Dix nouvelles accusations d’agression sexuelle ont été déposées mercredi au palais de justice d’Ottawa contre le Dr Vincent Nadon.

Dix nouvelles présumées victimes du Dr Nadon

Dix nouvelles accusations d’agression sexuelle ont été déposées mercredi au palais de justice d’Ottawa contre le Dr Vincent Nadon.

Ces accusations sont liées à des incidents mettant en cause dix nouvelles présumées victimes, selon l’Unité de lutte contre les agressions sexuelles et la violence faite aux enfants du Service de police d’Ottawa (SPO). Il 

L’homme de 56 ans qui vit à Chelsea et qui pratiquait la médecine à la Clinique de services de santé de l’Université d’Ottawa, sur la rue Rideau, fait déjà face à une accusation d’agression sexuelle et à une accusation de voyeurisme par la production illégale d’une vidéo.

Le SPO avait procédé à l’arrestation du Dr Nadon au mois de janvier après avoir reçu une plainte d’une femme qui avait eu un rendez-vous avec le médecin plus tôt dans le mois. Selon la police, la plaignante a soupçonné qu’on l’a filmée sans son accord et à son insu durant l’examen médical. 

Le Dr Nadon avait été inculpé le 18 janvier, mais il avait été libéré le 23 janvier et ordonné à la détention à domicile alors que la police poursuivait son enquête dans ce dossier. 

Depuis la divulgation de cette affaire, des patientes du médecin ont communiqué avec la police, d’où le dépôt des nouvelles accusations. Les actes allégués reprochés au médecin remontent jusqu’à 1995, selon l’acte d’accusation.
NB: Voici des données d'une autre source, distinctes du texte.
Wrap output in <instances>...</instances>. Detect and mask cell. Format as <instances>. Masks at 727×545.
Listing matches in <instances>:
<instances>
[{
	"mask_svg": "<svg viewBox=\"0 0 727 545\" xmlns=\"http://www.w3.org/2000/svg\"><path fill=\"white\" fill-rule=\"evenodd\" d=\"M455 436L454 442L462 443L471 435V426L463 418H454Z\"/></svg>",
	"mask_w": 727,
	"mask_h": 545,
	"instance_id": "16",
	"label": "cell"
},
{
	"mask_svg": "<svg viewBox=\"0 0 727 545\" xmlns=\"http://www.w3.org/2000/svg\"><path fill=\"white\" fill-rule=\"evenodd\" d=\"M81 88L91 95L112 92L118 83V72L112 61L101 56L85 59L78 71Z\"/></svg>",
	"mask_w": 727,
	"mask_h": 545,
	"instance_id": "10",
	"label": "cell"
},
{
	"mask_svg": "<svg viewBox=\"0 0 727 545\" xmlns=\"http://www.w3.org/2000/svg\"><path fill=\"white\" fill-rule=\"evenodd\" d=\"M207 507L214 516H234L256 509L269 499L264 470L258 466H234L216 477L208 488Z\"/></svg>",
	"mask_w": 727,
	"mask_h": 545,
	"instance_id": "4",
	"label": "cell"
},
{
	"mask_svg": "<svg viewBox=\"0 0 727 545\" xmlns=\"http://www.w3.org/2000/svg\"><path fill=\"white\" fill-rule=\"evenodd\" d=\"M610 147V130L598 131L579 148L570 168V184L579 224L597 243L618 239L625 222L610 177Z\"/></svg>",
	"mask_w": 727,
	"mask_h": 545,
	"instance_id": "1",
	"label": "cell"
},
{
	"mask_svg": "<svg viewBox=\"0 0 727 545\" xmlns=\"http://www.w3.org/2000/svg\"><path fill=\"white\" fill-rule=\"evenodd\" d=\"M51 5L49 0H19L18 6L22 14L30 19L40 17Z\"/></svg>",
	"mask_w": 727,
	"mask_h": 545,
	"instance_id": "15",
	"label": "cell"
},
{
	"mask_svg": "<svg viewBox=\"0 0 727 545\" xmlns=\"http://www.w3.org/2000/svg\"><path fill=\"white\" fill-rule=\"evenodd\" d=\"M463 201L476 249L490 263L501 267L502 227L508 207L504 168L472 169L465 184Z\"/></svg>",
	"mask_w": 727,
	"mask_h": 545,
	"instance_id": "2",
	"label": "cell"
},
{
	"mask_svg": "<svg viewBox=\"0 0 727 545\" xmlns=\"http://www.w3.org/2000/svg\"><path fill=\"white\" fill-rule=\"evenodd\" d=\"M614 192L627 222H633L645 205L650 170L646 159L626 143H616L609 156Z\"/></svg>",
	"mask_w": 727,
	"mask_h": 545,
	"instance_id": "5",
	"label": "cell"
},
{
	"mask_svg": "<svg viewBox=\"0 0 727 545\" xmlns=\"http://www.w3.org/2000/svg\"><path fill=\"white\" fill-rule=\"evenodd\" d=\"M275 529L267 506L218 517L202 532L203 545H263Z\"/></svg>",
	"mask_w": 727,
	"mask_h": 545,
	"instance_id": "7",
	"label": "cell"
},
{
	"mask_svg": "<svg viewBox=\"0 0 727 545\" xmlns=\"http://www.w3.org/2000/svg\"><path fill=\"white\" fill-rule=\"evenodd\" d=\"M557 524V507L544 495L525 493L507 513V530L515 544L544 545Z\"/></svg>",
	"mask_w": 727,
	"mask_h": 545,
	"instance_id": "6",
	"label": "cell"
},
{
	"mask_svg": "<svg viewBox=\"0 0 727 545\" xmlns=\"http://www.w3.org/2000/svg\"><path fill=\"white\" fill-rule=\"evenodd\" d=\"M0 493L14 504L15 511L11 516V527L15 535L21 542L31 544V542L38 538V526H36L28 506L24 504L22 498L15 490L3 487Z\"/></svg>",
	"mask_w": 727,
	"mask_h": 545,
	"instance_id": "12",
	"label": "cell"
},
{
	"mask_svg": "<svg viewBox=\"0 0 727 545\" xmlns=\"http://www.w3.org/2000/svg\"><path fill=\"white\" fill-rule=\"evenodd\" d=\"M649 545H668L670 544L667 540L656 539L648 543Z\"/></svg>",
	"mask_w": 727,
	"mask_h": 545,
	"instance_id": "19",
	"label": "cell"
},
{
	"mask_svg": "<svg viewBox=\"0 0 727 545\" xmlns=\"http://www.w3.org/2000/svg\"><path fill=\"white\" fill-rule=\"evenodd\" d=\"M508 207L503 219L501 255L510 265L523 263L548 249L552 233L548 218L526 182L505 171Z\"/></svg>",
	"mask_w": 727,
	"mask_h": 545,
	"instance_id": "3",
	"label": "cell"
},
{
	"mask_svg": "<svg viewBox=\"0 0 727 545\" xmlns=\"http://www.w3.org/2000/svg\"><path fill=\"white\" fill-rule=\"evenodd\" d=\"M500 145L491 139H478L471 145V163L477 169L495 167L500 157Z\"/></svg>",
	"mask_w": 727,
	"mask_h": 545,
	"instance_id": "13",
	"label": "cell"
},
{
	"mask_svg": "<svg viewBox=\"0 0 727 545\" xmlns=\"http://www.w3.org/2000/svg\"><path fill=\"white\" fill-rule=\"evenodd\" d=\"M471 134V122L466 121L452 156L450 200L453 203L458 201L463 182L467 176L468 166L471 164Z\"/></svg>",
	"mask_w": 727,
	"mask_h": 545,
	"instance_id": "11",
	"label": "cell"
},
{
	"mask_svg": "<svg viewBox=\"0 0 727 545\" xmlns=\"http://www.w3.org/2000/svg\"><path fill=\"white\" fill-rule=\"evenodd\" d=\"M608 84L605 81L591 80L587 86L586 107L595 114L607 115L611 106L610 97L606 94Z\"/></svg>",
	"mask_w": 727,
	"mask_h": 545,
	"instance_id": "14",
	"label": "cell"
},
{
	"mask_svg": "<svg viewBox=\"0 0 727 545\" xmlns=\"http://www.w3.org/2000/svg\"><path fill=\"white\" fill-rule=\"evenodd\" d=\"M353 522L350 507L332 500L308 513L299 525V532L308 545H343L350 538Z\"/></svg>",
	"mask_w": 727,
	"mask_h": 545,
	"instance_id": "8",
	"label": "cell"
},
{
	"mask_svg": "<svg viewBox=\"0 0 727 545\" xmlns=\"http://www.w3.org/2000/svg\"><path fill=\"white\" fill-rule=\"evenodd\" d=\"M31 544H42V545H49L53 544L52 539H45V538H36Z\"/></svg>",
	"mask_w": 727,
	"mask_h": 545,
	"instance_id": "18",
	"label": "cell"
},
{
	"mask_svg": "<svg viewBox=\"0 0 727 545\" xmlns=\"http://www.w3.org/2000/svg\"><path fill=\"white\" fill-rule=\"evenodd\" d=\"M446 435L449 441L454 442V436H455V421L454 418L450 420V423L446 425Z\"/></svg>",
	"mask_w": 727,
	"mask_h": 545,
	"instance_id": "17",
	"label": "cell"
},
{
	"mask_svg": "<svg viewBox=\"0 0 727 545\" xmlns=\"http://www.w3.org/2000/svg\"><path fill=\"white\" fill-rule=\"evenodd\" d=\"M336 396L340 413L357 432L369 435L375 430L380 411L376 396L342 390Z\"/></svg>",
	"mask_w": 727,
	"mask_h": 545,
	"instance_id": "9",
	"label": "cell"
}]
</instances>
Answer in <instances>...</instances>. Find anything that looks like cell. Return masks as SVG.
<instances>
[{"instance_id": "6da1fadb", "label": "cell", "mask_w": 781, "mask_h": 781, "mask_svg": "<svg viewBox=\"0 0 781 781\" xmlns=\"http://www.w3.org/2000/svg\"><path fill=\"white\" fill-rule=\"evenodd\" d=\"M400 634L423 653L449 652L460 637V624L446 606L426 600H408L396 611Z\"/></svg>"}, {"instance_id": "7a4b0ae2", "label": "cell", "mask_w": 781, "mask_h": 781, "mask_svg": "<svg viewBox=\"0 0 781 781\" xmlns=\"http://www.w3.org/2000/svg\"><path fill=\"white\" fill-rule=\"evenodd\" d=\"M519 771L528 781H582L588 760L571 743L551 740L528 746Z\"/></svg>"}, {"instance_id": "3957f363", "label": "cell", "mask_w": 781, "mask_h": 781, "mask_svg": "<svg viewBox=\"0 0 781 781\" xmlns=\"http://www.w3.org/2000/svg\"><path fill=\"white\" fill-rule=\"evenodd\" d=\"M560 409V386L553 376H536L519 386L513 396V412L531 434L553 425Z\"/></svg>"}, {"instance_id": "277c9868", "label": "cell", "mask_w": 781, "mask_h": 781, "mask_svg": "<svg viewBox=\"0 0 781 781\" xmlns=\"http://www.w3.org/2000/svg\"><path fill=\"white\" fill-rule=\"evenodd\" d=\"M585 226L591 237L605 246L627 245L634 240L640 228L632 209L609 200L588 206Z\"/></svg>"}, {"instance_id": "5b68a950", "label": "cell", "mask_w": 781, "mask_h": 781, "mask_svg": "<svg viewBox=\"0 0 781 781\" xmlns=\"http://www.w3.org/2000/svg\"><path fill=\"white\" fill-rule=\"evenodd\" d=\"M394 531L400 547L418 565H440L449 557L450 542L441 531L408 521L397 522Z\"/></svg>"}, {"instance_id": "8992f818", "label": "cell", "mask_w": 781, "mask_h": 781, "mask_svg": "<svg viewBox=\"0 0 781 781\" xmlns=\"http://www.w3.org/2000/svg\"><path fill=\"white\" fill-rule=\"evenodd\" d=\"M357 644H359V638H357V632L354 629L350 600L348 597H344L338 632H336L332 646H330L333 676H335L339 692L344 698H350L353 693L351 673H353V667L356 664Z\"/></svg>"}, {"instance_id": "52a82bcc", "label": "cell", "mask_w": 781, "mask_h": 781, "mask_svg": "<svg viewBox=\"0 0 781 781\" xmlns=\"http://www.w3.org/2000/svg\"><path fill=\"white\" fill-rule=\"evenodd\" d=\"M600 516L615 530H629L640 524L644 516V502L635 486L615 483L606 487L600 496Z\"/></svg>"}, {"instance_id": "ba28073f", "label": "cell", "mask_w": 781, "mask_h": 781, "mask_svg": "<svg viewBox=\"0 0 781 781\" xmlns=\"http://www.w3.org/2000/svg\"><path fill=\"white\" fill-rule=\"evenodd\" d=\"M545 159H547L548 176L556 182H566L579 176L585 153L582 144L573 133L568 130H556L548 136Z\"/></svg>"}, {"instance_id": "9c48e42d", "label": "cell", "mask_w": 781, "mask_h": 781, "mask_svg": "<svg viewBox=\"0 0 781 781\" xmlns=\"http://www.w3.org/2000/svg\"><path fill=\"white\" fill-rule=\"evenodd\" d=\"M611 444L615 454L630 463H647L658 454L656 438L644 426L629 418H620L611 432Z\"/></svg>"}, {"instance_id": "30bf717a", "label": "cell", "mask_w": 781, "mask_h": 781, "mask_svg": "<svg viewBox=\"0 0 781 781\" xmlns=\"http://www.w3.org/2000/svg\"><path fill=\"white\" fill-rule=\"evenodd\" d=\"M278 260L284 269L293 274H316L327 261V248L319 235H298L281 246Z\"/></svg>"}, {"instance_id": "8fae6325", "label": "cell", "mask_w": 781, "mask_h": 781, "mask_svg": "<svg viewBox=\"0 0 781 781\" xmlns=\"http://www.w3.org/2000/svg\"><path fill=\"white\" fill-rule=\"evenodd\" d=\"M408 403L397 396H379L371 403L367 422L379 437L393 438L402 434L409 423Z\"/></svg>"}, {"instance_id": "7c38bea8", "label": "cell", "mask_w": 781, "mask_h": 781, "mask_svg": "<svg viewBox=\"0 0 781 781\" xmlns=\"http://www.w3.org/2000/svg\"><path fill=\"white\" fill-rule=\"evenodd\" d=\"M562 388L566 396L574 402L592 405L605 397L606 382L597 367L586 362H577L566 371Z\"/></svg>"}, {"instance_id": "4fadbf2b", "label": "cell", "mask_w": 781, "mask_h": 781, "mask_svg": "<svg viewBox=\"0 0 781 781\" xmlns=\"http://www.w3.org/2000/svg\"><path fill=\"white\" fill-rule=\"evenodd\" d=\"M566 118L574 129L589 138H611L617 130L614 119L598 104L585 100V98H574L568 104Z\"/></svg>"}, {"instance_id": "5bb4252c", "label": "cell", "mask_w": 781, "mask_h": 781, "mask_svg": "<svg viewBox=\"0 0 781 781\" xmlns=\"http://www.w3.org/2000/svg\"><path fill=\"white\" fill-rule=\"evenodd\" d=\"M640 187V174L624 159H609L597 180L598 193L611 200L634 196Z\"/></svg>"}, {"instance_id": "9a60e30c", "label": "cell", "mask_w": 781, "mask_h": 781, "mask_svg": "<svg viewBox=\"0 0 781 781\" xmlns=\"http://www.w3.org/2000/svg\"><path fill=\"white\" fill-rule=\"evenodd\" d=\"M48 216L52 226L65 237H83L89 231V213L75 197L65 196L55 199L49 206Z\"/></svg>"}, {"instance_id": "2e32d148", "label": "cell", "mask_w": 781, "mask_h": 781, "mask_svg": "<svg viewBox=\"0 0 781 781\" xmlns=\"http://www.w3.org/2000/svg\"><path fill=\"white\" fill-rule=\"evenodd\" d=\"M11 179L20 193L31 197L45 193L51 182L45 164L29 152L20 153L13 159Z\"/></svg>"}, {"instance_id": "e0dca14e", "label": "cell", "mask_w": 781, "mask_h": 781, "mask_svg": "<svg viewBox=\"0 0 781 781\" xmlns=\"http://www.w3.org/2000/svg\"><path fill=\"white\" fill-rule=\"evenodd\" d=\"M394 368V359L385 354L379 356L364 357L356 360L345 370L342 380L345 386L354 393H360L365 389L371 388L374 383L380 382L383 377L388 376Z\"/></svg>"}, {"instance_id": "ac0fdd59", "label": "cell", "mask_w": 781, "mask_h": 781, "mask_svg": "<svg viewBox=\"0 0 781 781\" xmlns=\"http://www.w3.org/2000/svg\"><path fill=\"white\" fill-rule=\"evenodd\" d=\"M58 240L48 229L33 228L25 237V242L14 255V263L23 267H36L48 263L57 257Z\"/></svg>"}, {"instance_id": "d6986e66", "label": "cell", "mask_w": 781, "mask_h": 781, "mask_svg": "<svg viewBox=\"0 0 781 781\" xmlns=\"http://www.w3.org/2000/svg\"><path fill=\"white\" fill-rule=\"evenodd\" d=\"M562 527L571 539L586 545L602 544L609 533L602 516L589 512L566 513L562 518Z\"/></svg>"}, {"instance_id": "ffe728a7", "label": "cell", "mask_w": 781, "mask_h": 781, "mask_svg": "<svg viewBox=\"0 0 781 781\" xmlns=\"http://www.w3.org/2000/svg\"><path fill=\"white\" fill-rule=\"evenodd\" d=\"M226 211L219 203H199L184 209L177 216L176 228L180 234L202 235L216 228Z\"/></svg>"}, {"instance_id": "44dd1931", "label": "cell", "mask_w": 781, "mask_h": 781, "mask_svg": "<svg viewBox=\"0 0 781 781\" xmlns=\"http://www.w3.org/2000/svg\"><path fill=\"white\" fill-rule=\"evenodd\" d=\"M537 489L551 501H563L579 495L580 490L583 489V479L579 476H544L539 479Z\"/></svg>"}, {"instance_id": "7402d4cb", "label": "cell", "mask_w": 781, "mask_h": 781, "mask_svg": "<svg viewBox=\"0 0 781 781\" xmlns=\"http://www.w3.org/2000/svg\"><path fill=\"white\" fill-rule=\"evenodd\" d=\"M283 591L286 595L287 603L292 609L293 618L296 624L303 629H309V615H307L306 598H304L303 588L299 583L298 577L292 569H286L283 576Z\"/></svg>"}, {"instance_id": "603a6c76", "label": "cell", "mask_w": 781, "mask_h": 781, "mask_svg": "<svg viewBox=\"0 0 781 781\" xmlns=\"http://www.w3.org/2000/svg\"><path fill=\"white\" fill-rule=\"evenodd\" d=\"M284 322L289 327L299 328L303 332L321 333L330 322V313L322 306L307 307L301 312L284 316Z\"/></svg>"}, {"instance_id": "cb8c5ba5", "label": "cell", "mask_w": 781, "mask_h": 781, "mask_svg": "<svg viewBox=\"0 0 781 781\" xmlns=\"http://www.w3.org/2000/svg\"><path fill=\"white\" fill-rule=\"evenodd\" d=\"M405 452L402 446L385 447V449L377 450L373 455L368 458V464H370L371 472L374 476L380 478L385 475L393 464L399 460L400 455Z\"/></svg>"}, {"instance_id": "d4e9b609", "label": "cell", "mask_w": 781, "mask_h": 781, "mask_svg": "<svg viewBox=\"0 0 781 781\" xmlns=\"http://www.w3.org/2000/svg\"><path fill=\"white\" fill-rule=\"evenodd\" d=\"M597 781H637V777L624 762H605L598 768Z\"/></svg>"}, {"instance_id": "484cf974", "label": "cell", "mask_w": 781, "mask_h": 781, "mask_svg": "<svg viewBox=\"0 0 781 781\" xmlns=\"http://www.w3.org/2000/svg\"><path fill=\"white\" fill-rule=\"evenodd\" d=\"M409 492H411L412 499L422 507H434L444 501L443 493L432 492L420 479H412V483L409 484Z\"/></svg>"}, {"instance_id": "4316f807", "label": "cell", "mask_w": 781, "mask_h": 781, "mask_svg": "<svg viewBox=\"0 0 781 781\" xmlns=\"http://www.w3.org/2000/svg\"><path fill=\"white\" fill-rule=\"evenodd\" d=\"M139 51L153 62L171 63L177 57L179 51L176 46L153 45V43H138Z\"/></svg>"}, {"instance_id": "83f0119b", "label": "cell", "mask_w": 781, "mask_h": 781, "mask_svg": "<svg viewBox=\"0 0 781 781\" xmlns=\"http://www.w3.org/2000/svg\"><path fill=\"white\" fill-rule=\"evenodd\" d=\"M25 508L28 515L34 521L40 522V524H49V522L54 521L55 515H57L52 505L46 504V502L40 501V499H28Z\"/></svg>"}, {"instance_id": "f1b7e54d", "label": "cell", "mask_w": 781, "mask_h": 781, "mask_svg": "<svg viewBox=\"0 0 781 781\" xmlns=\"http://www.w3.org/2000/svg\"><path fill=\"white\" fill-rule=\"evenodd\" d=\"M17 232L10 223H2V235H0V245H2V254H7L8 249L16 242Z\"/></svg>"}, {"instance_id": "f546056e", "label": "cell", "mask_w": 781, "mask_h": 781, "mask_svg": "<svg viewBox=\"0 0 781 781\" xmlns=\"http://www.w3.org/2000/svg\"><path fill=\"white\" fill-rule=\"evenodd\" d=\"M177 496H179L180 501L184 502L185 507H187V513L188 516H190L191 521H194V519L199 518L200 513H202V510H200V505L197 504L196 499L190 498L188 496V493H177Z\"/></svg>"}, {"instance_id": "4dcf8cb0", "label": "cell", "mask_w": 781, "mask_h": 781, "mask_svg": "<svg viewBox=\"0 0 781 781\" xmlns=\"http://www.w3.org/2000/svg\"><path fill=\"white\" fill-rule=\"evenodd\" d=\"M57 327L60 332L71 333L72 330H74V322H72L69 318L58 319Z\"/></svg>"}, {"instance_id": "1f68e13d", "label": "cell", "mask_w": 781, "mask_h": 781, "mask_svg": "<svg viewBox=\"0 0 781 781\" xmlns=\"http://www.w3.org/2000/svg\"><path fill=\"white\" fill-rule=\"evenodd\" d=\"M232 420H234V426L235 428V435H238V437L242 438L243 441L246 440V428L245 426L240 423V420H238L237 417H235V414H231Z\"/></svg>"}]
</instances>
Le médecin a de nouveau été arrêté par la police d’Ottawa chez lui, mercredi. Il est apparu devant le tribunal par vidéoconférence mercredi après-midi, puis libéré sous de strictes conditions. Le suspect s’est notamment vu interdire de communiquer avec les présumées victimes ainsi qu’avec ses anciennes patientes et des membres du personnel de l’Université d’Ottawa. Il ne pourra utiliser un ordinateur, sauf en présence de sa femme. Le tribunal lui a aussi interdit d’utiliser de l’équipement électronique lui permettant d’enregistrer et stocker de l’information. Son frère et sa femme se sont encore une fois portés garants des conditions de libération.

La police d’Ottawa craint qu’il y ait d’autres victimes. Toute personne ayant des renseignements concernant ce dossier est priée d’appeler la ligne-info de l’Unité de lutte contre les agressions sexuelles et la violence faite aux enfants du SPO au 613-236-1222, poste 5944, d’envoyer un courriel au mcm@ottawapolice.ca ou en communiquant avec Échec au crime au 1-800-222-8477.

Le dossier doit revenir en cour à Ottawa le 14 mars.